VGG16 in zoo using 10GB of memory on batch 16

deeplearning4j / deeplearning4j

Suite of tools for deploying and training deep learning models using the JVM. Highlights include model import for keras, tensorflow, and onnx/pytorch, a modular and tiny c++ library for running math code and a java based math library on top of the core c++ library. Also includes samediff: a pytorch/tensorflow like library for running deep learn...

http://deeplearning4j.konduit.ai

Apache License 2.0

13.55k stars 3.83k forks source link

VGG16 in zoo using 10GB of memory on batch 16 #6889

Open crockpotveggies opened 5 years ago

crockpotveggies commented 5 years ago

Running an updated example using gradient sharing and VGG 16 from zoo. With a batch size of 16, zoo model uses 10GB of memory from defaults. This happens when isolated from ParallelWrapper. Have also tried setting WorkSpaceMode and CacheMode.

Try running this commit: https://github.com/deeplearning4j/dl4j-examples/blob/83a84f90ee0c9fd107c662bea74a5d578ce9322a/dl4j-cuda-specific-examples/src/main/java/org/deeplearning4j/examples/multigpu/vgg16/MultiGpuVGG16TinyImageNetExample.java

Aha! Link: https://skymindai.aha.io/features/DL4J-36

crockpotveggies commented 5 years ago

Machine specs:

no CuDNN
Ubuntu 18
2x Titan X GPU
built on snapshots from 1 day ago
no explicit memory config

AlexDBlack commented 5 years ago

OK, so. This is also present on 1.0.0-beta3 (i.e., also seeing around 10GB memory used).
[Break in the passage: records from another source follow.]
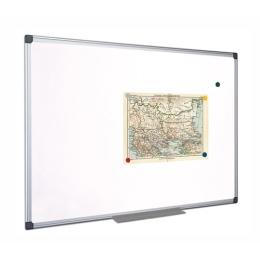 Biela, magnetická, utierateľná tabuľa, hliníkový rám, 45 x 60 cm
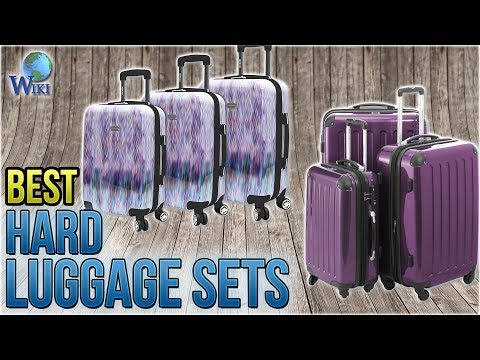 10 Best Hard Luggage Sets 2018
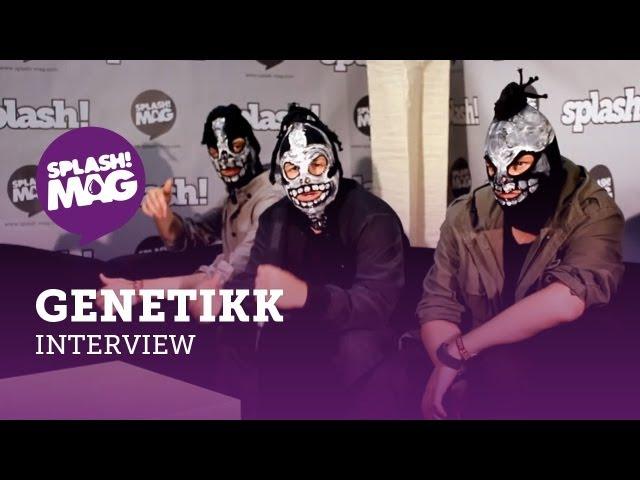 Interview: Genetikk über Selfmade, Zitate auf D.N.A. und ihre Deutschrap-Revolution (splash! Mag TV)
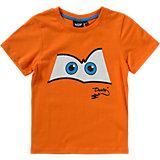 PLANES T-Shirt für Jungen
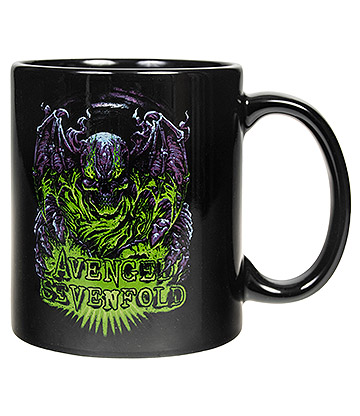 Official Avenged Sevenfold Dare To Die Mug (Black)
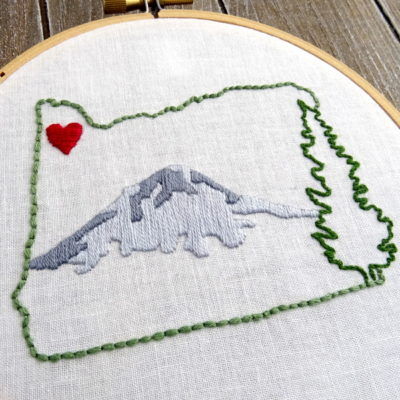 Oregon State Hand Embroidery Pattern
Here's memory report (without CuDNN), which provides some insight: https://gist.github.com/AlexDBlack/2ffc2a9de0fd5fc5727af05f531bb937

WS_LAYER_WORKING_MEM at 3.71GB seems excessive. (This is working memory required for the layer with the largest working memory) WS_ALL_LAYERS_ACT at 2.01 GB is about 2x what the estimated "Total Activations Memory" (929.98 MB) requires, which also seems off. It should be about the same.
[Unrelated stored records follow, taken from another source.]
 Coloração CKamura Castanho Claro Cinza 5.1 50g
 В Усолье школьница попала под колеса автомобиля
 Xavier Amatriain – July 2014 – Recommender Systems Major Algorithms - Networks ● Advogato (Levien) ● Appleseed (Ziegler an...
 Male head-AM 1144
AlexDBlack commented 5 years ago

As for with cuDNN enabled: we're looking at a peak of a bit under 7GB total (1GB used by OS, so more like 6GB). WS_LAYER_WORKING_MEM is obviously very low. No difference for WS_ALL_LAYERS_ACT. https://gist.github.com/AlexDBlack/e02b99d259f610de61163640d9602a05

"Use CuDNN" is an obvious first step/workaround. Still looking into workspaces size.